→ Task directions
Please format the lines of the rows below, from the line containing "What is the measurable" through the end of the rows, as a Markdown table with the columns "No." and "Line". Skip blank lines and leave the pictures out.

━━ Material

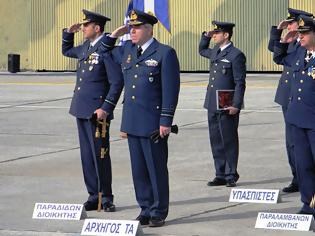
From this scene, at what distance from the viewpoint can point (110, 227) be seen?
7934 millimetres

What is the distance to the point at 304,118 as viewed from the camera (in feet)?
26.4

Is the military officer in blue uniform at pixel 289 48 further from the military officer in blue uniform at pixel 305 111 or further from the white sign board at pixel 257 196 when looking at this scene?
the white sign board at pixel 257 196

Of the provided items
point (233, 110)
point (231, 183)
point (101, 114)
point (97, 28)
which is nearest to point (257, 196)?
point (231, 183)

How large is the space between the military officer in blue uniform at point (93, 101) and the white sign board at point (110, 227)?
109cm

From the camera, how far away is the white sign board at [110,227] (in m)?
7.82

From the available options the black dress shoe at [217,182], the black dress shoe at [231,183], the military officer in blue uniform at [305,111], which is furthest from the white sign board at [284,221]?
the black dress shoe at [217,182]

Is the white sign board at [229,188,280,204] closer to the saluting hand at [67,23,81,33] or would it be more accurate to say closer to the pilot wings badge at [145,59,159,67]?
the pilot wings badge at [145,59,159,67]

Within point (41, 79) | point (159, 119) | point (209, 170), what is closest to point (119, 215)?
point (159, 119)

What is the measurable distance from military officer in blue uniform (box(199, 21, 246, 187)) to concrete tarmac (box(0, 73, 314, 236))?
0.83 feet

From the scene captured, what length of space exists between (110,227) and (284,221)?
4.93 feet

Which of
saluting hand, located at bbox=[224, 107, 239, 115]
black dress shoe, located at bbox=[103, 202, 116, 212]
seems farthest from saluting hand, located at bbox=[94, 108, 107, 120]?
saluting hand, located at bbox=[224, 107, 239, 115]

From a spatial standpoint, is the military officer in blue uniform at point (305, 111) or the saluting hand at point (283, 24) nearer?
the military officer in blue uniform at point (305, 111)

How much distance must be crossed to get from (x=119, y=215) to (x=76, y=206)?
18.0 inches

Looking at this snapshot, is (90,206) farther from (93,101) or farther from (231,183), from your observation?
(231,183)
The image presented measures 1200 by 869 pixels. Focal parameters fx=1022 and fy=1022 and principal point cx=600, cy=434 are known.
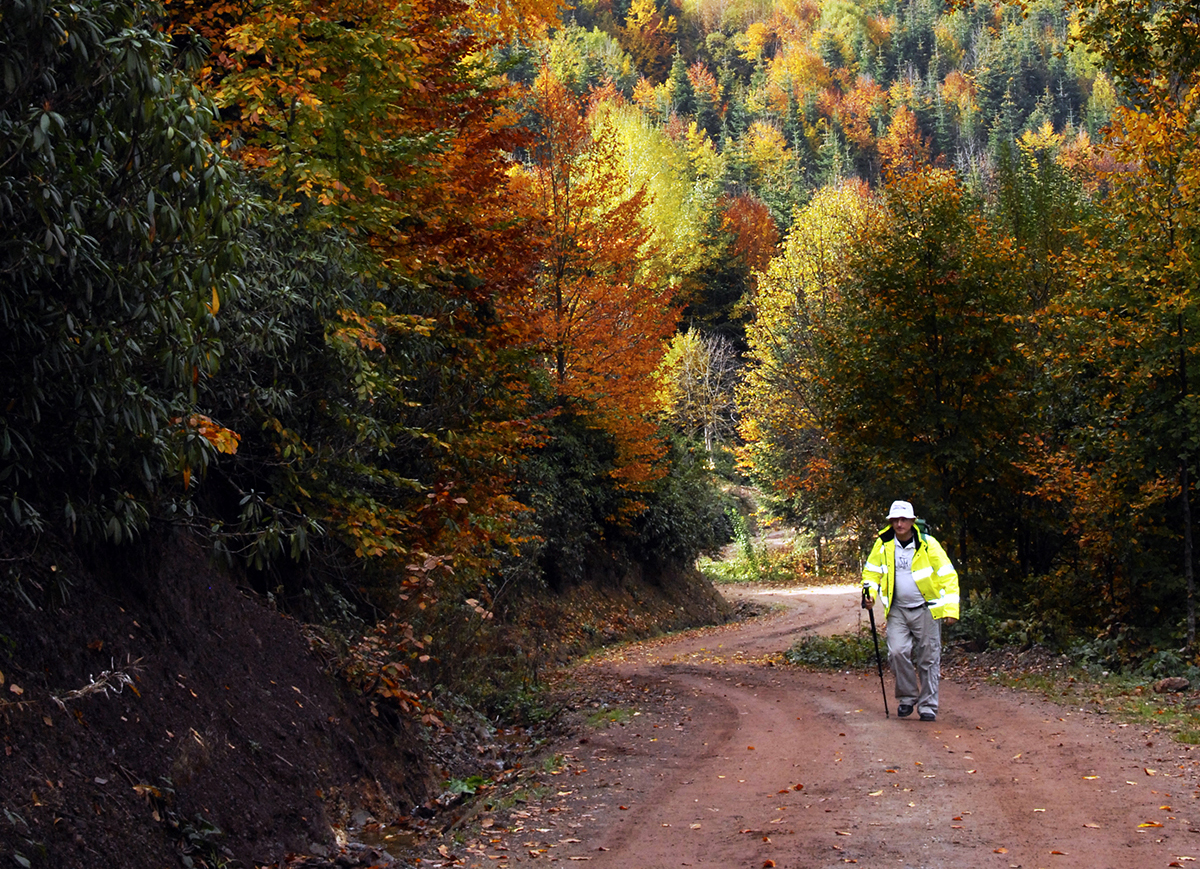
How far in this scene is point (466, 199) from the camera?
47.7ft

━━━━

→ The result
| No. | Line |
|---|---|
| 1 | What is the measurable distance from military officer in blue uniform (box(199, 21, 246, 187)) to concrete tarmac (box(0, 73, 314, 236))? |
| 2 | 0.83 feet |
| 3 | From the scene captured, what length of space exists between (110,227) and (284,221)? |
| 4 | 4.93 feet |
| 5 | Which of |
| 6 | saluting hand, located at bbox=[224, 107, 239, 115] |
| 7 | black dress shoe, located at bbox=[103, 202, 116, 212] |
| 8 | seems farthest from saluting hand, located at bbox=[94, 108, 107, 120]? |
| 9 | saluting hand, located at bbox=[224, 107, 239, 115] |
| 10 | From a spatial standpoint, is the military officer in blue uniform at point (305, 111) or the saluting hand at point (283, 24) nearer? |
| 11 | the military officer in blue uniform at point (305, 111) |
| 12 | How much distance must be crossed to get from (x=119, y=215) to (x=76, y=206)? |
| 13 | 18.0 inches |
| 14 | Looking at this snapshot, is (90,206) farther from (93,101) or farther from (231,183), from your observation? |
| 15 | (231,183) |
| 16 | The image presented measures 1200 by 869 pixels. Focal parameters fx=1022 and fy=1022 and principal point cx=600, cy=434 are known. |
| 17 | How far in this scene is point (466, 199) from the camera? |
| 18 | 47.7ft |